As of June 30, 2013, the company's book value was $10.47. TWO's common equity recently traded at $9.51 or a 9.1% discount to book value. Historically the company has traded at a modest premium to book value. In the second quarter of 2013, the company declared a dividend of $0.31 per share. On an annualized basis, the yield equates to 13.0% at the current share price. Investors who listened to the company's quarterly conference call, heard management indicate that they are highly focused on preserving TWO's book value. The company's book value fell 6% in the quarter significantly outperforming the majority of its peers, which experienced book value declines of 10% - 20%. TWO management took an aggressive stance on guarding the company's book value against interest rate increases - primarily by increases its hedges. Outlined in the chart below, management estimates that a 100 bps increase in rates would lead to an increase in FV increase of 9.9%, implying higher interest rates would bolster book value. As outlined below the company made significant strides in Q2 to change the interest rate sensitivity of the company's book.
(click to enlarge)
TWO maintains a $12.5 billion portfolio of Agency securities. TWO has implicit or explicit prepayment protection of 98% of its portfolio. Outlined below is TWO's book of agency securities. For instance, high loan-to-value securities and low balance loans typically experience lower prepayment rates.
(click to enlarge)
Non Agency Strategy
TWO $2.9 billion non agency strategy is a subprime focused strategy. Non-Agency underlying performance continues to improve as delinquencies are declining, home prices are rising. The increase in rent to own strategies including Silver Bay Realty Trust Corp. (NYSE:SBY), a spinoff of TWO are driving up the demand of "distressed" lower priced single family homes. The average loan size of TWO non-agency collateral is $237,000 with an average loan-to-value of 76.7%. Based on the LTV, the average home price is approximately $309,000.

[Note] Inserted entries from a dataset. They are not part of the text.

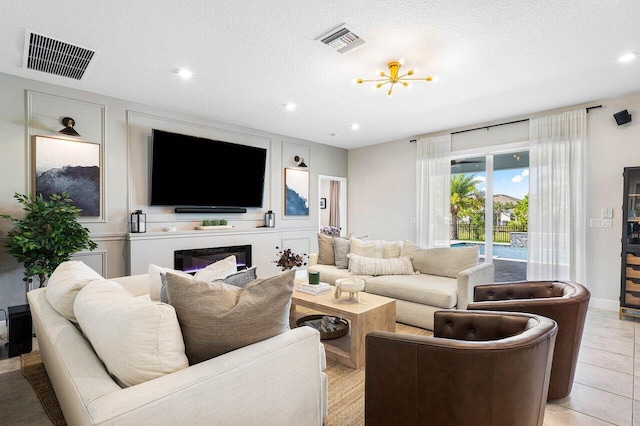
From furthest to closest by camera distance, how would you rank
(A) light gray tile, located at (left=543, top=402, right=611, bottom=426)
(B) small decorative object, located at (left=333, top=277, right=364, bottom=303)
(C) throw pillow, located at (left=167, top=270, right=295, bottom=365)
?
1. (B) small decorative object, located at (left=333, top=277, right=364, bottom=303)
2. (A) light gray tile, located at (left=543, top=402, right=611, bottom=426)
3. (C) throw pillow, located at (left=167, top=270, right=295, bottom=365)

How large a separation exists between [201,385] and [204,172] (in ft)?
12.9

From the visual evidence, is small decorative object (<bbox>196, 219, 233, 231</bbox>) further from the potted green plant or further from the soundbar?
the potted green plant

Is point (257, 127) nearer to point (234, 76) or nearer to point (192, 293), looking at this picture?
point (234, 76)

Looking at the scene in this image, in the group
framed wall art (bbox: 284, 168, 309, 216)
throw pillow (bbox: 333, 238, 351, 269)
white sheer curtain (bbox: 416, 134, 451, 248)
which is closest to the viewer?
throw pillow (bbox: 333, 238, 351, 269)

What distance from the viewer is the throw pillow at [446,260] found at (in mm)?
3637

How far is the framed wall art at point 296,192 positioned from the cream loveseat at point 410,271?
4.93 ft

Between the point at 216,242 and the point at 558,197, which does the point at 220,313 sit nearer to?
the point at 216,242

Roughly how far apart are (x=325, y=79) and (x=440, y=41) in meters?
1.19

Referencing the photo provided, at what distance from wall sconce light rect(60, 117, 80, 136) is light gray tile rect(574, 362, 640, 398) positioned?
205 inches

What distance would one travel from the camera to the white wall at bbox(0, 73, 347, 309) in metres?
3.21

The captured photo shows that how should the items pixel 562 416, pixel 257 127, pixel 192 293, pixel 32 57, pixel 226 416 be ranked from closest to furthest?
pixel 226 416 → pixel 192 293 → pixel 562 416 → pixel 32 57 → pixel 257 127

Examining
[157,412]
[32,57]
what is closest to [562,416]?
[157,412]

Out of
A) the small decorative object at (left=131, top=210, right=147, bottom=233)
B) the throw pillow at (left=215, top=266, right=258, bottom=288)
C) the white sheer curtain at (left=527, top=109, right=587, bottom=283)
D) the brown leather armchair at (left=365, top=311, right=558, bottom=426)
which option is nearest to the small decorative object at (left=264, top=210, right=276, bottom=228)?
the small decorative object at (left=131, top=210, right=147, bottom=233)

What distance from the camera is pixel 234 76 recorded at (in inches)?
127
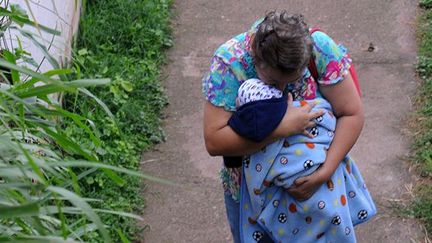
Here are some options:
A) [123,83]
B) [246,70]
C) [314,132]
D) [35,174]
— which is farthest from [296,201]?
[123,83]

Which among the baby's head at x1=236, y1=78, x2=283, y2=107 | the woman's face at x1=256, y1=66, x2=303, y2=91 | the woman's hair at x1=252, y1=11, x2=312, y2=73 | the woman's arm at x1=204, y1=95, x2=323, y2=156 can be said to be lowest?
the woman's arm at x1=204, y1=95, x2=323, y2=156

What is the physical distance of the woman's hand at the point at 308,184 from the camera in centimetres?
358

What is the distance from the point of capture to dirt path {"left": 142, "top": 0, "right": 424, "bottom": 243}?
5.07 meters

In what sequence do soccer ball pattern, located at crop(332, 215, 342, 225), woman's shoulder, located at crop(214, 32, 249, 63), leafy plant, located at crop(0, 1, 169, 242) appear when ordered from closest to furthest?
leafy plant, located at crop(0, 1, 169, 242) < woman's shoulder, located at crop(214, 32, 249, 63) < soccer ball pattern, located at crop(332, 215, 342, 225)

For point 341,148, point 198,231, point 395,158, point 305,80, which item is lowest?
point 198,231

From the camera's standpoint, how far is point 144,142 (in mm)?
5637

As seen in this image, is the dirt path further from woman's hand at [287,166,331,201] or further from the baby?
woman's hand at [287,166,331,201]

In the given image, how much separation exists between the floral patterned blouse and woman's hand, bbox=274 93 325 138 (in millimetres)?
85

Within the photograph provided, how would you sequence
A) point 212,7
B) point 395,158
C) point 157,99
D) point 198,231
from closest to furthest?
point 198,231 < point 395,158 < point 157,99 < point 212,7

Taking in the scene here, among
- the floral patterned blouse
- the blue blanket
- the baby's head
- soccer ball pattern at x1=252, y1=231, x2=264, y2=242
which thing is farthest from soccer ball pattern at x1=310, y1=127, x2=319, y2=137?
soccer ball pattern at x1=252, y1=231, x2=264, y2=242

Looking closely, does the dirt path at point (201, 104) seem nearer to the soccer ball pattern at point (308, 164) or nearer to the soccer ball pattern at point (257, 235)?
the soccer ball pattern at point (257, 235)

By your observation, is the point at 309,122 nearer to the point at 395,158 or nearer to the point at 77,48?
the point at 395,158

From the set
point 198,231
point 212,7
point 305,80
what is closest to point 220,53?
point 305,80

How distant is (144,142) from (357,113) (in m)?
2.19
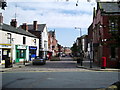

As investors and home buyers acquire low priced "distressed" homes, TWO's non-agency assets should increase in value. The combination of easy monetary policy fueling low mortgage rates, strong demand from institutional rent-to-own money managers coupled with low inventory has led to price appreciation on a nationwide basis.
While the Federal Reserve's discussion of tapering has impact bond prices and yields, mortgage REIT investors have sold off shares of once loved mortgage REITs. Patient investors should look to add TWO Harbors to their portfolio due to the relative strength of their agency and non-agency (subprime focused) book. Investors will receive an update from the company on September 10 when management presents at Barclays Global Financial Services Conference.
Disclosure: I am long TWO, AGNC, EFC, MFA. I wrote this article myself, and it expresses my own opinions. I am not receiving compensation for it (other than from Seeking Alpha). I have no business relationship with any company whose stock is mentioned in this article.